1985 | Michelle T. Iaffaldano [Graef] and Paul M. Muchinsky
The article "Job Satisfaction and Job Performance: A Meta-Analysis" by Michelle T. Iaffaldano and Paul M. Muchinsky examines the relationship between job satisfaction and job performance through a meta-analytic approach. The study aims to integrate existing research and provide a more precise estimate of the true population correlation between these two variables. Key findings include:
1. **Low Correlation**: The best estimate of the true population correlation between job satisfaction and job performance is relatively low at .17.
2. **Variability in Results**: Much of the variability in previous research results is attributed to small sample sizes rather than unreliable measurement of job satisfaction and performance.
3. **Research Design Characteristics**: Nine research design characteristics are only modestly related to the magnitude of the satisfaction-performance correlation.

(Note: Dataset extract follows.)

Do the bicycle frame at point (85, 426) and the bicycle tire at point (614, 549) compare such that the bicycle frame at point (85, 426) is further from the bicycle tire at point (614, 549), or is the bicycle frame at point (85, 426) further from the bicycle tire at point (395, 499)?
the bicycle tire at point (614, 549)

4. **Methodological Considerations**: The study discusses the impact of various methodological factors, such as the nature of the sample, measurement techniques, and the use of self-reports versus other sources of data.
5. **Statistical Artifacts**: The study corrects for statistical artifacts such as sampling error and measurement unreliability, reducing the variance in the distribution of observed correlations.
6. **Time Trends**: There were no significant differences in the magnitude of satisfaction-performance correlations over four time periods, suggesting that recent advancements in measurement and design have not significantly improved the relationship.
7. **Moderating Factors**: The nine study characteristics only account for a small portion of the variance in satisfaction-performance correlations, indicating that other factors may play a more significant role in the observed relationships.
The article concludes by discussing the implications of these findings for both substantive and research practices, emphasizing the need for further exploration of other potential moderators and the importance of larger sample sizes and more rigorous measurement techniques.The article "Job Satisfaction and Job Performance: A Meta-Analysis" by Michelle T. Iaffaldano and Paul M. Muchinsky examines the relationship between job satisfaction and job performance through a meta-analytic approach. The study aims to integrate existing research and provide a more precise estimate of the true population correlation between these two variables. Key findings include:
1. **Low Correlation**: The best estimate of the true population correlation between job satisfaction and job performance is relatively low at .17.
2. **Variability in Results**: Much of the variability in previous research results is attributed to small sample sizes rather than unreliable measurement of job satisfaction and performance.
3. **Research Design Characteristics**: Nine research design characteristics are only modestly related to the magnitude of the satisfaction-performance correlation.
4. **Methodological Considerations**: The study discusses the impact of various methodological factors, such as the nature of the sample, measurement techniques, and the use of self-reports versus other sources of data.
5. **Statistical Artifacts**: The study corrects for statistical artifacts such as sampling error and measurement unreliability, reducing the variance in the distribution of observed correlations.
6. **Time Trends**: There were no significant differences in the magnitude of satisfaction-performance correlations over four time periods, suggesting that recent advancements in measurement and design have not significantly improved the relationship.
7. **Moderating Factors**: The nine study characteristics only account for a small portion of the variance in satisfaction-performance correlations, indicating that other factors may play a more significant role in the observed relationships.
The article concludes by discussing the implications of these findings for both substantive and research practices, emphasizing the need for further exploration of other potential moderators and the importance of larger sample sizes and more rigorous measurement techniques.